FMA (fused multiply-add) is a floating-point operation. On NVIDIA GPUs with compute capability 2.0 or higher there are single-precision and double-precision instruction versions (FFMA and DFMA) of this operation. As this is a floating-point operation there is no connection with integer performance.

Right. There is no such thing as a “fused” integer multiply-add because we don’t round the multiplier’s output, hence it doesn’t need that distinction.

But, there are Kepler instructions that do integer multiply-add in 1 instruction. But there are fewer integer multipliers than floating point multipliers because a 32bit integer multiplier would cost ~1.8x = (32/24)^2 more hardware than the 24bit integer multiplier used in a float unit. The actual difference is probably less since the integer multiplier doesn’t have to do floating point exponent addition and significand rounding.

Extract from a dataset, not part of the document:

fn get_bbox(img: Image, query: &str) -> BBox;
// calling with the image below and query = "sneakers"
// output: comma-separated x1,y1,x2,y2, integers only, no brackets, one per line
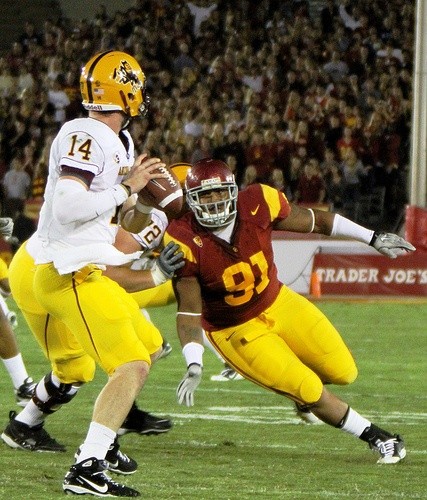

where would I find more about the Kepler integer multiply-add? Are these exposed through intrinsics? I do a lot of crypto stuff as a hobby (cudaminer, ccminer) and these instructions might be of use.

According to the instruction set reference, integer multiply-add (IMAD) has been part of the instruction set since the beginning (compute capability 1.x). The performance of multiply-add is the same as multiply. When you disassemble a kernel (cuobjdump -sass) you will see a lot of IMAD instructions. Apparently the compiler is already smart enough to schedule these IMAD instructions, so no need for intrinsics here.

For those interested, a list of integer intrinsics can be found here. I’m not sure how all these intrinsics map to actual instructions, some, like __sad() map to a single instruction.

For more integer performance there are also the SIMD Video Instructions which are described best in the PTX documentation. However, according to SPWorley’s forum post these instructions are no longer natively supported in Maxwell.

You can just disassemble the cubin files to see the IMAD instructions. There are 3 variants: IMAD.LO (compute lower 32 bits of result), IMAD.HI, and IMAD.WIDE (compute full 64 bit result). I’ve seen IMAD.WIDE used frequently for address calculations (index * scale + base) within inner loops. Code compiled for a CPU would almost always convert expressions like a[i] to an induction variable (pointer that increments every iteration), but maybe on the GPU, they think saving a register is worth a multiply-add?